• [THE DATA]:
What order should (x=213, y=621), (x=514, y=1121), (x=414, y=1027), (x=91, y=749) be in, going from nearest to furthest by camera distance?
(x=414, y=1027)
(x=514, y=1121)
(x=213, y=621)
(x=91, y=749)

• [WRITTEN TASK]:
Rewrite the material with "furthest" changed to "farthest", keeping everything else the same.

• [THE REPLY]:
What order should (x=213, y=621), (x=514, y=1121), (x=414, y=1027), (x=91, y=749) be in, going from nearest to farthest by camera distance?
(x=414, y=1027)
(x=514, y=1121)
(x=213, y=621)
(x=91, y=749)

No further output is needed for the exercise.